Il se leva, l’étreignit, baisant comme autrefois sa bouche entr’ouverte, puis ils retraversèrent les deux salons en se tenant le bras, comme des époux.

— Adieu, mon ami.

— Adieu, mon amie.

Et la portière retomba sur lui.

Il descendit l’escalier, tourna vers la Madeleine, se mit à marcher sans savoir ce qu’il faisait, étourdi comme après un coup, les jambes faibles, le cœur chaud et palpitant ainsi qu’une loque brûlante secouée en sa poitrine. Pendant deux heures, ou trois heures ou peut-être quatre, il alla devant lui, dans une sorte d’hébétement moral et d’anéantissement physique qui lui laissaient tout juste la force de mettre un pied devant l’autre. Puis il rentra chez lui pour réfléchir.

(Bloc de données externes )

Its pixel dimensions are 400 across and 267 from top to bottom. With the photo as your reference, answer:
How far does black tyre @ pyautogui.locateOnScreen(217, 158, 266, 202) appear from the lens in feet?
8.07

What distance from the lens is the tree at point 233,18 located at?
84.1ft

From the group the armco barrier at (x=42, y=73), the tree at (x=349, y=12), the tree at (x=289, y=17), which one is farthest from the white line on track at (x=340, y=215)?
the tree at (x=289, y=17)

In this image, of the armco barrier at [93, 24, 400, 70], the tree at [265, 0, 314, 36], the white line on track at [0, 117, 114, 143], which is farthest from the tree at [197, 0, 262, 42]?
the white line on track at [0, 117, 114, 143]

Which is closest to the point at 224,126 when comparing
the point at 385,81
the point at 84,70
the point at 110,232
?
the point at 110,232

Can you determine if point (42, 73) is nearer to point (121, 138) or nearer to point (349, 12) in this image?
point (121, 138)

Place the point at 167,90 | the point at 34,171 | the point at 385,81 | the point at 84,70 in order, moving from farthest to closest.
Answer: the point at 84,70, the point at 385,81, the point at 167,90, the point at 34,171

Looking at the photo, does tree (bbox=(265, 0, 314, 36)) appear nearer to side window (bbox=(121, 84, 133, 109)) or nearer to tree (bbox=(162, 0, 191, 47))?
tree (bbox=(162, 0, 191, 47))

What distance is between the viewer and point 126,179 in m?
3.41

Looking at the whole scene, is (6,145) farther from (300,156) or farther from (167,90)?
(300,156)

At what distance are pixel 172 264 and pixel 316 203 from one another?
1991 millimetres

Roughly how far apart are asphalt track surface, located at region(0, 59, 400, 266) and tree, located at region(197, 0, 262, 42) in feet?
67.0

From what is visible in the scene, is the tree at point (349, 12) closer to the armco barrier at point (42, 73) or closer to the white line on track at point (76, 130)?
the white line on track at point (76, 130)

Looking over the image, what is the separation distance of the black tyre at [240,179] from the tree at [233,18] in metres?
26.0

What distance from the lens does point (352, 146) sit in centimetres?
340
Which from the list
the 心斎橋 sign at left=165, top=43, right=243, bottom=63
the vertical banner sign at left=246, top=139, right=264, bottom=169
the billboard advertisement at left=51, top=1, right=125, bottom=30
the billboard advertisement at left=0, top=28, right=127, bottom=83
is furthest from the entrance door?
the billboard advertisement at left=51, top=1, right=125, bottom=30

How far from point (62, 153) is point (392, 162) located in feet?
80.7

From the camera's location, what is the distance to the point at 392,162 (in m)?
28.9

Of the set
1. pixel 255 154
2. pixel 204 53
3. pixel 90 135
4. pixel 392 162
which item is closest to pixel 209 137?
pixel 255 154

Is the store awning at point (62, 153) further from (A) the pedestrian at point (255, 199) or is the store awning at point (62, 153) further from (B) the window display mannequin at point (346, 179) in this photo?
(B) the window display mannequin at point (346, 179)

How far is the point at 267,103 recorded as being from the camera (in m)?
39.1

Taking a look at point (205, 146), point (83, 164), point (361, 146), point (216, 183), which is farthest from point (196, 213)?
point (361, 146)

Donc il aimait cette petite fille ! Il comprenait maintenant tout ce qu’il avait éprouvé près d’elle depuis la promenade au parc Monceau quand il retrouva dans sa bouche l’appel d’une voix à peine reconnue, de la voix qui jadis avait éveillé son cœur, puis tout ce recommencement lent, irrésistible, d’un amour mal éteint, pas encore refroidi, qu’il s’obstinait à ne pas s’avouer.

Qu’allait-il faire ? Mais que pouvait-il faire ? Lorsqu’elle serait mariée, il éviterait de la voir souvent, voilà tout. En attendant, il continuerait à retourner dans la maison, afin qu’on ne se doutât de rien, et il cacherait son secret à tout le monde.